>>
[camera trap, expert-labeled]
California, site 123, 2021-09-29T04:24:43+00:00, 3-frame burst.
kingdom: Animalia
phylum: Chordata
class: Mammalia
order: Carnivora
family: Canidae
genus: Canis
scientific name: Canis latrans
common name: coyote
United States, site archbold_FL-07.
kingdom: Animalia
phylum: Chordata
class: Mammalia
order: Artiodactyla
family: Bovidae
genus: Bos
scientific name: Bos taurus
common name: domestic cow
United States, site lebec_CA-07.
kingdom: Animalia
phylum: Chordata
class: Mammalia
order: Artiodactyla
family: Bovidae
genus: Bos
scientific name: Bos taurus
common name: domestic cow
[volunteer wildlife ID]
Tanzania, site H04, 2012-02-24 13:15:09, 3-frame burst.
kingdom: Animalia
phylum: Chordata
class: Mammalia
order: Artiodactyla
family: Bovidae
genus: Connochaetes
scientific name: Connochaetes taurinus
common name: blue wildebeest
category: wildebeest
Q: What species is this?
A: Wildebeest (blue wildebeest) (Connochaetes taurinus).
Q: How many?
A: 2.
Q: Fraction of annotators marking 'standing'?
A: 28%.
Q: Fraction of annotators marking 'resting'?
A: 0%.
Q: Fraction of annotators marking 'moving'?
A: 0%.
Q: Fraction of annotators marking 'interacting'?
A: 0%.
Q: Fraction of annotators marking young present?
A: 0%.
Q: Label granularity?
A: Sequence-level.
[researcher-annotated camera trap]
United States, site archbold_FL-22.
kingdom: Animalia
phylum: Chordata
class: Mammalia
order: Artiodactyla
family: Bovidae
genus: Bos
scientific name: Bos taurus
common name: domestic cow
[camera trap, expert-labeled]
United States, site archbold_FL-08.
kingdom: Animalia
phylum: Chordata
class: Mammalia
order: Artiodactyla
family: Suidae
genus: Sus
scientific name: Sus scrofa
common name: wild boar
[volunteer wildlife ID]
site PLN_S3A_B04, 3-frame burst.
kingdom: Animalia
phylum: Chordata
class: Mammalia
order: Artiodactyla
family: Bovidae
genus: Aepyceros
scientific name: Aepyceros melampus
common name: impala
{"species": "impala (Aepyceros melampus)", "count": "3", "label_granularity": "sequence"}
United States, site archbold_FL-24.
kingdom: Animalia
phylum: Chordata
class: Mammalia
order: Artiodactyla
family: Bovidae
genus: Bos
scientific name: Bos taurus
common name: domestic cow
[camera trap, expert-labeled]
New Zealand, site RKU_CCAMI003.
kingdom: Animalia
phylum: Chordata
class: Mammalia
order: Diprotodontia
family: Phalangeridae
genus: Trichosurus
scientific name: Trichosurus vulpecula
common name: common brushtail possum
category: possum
<<
§ What is required
Find the lines of the listing above that hold "burst". Please copy them.

§ Problem solution
California, site 123, 2021-09-29T04:24:43+00:00, 3-frame burst.
Tanzania, site H04, 2012-02-24 13:15:09, 3-frame burst.
site PLN_S3A_B04, 3-frame burst.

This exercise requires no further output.